■ Exercise details
Take the line containing "site 4305, 2013-06-01 02:39:02.000." and every line after it in the data below, and print them exactly as given, with nothing else.

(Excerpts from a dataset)
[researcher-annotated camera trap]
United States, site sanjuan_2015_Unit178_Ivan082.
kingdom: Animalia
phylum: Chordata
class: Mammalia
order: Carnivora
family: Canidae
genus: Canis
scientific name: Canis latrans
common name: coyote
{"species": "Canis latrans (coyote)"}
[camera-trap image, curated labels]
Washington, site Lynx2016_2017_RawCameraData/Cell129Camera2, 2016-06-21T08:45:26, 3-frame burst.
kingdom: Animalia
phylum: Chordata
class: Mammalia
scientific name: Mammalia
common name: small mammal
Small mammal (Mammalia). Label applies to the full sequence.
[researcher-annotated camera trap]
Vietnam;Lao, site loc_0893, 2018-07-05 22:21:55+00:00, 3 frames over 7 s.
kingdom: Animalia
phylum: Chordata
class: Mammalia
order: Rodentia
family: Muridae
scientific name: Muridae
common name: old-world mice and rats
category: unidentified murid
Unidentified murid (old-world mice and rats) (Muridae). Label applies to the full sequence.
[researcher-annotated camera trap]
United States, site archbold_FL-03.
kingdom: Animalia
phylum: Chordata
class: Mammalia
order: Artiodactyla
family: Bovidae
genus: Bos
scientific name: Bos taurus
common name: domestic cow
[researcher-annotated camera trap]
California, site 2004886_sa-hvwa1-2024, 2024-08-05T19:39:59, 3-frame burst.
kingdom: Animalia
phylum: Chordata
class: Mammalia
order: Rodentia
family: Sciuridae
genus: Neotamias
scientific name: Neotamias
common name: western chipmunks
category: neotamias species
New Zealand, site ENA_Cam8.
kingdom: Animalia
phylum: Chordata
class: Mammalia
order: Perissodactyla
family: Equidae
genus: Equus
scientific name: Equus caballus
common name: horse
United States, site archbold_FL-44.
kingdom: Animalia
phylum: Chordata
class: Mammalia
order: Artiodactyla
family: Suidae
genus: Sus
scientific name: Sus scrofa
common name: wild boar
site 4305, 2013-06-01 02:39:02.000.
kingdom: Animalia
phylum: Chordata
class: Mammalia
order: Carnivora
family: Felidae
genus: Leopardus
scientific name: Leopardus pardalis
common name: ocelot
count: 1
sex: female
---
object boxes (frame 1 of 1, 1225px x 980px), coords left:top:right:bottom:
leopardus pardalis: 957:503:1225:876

■ Reply
site 4305, 2013-06-01 02:39:02.000.
kingdom: Animalia
phylum: Chordata
class: Mammalia
order: Carnivora
family: Felidae
genus: Leopardus
scientific name: Leopardus pardalis
common name: ocelot
count: 1
sex: female
---
object boxes (frame 1 of 1, 1225px x 980px), coords left:top:right:bottom:
leopardus pardalis: 957:503:1225:876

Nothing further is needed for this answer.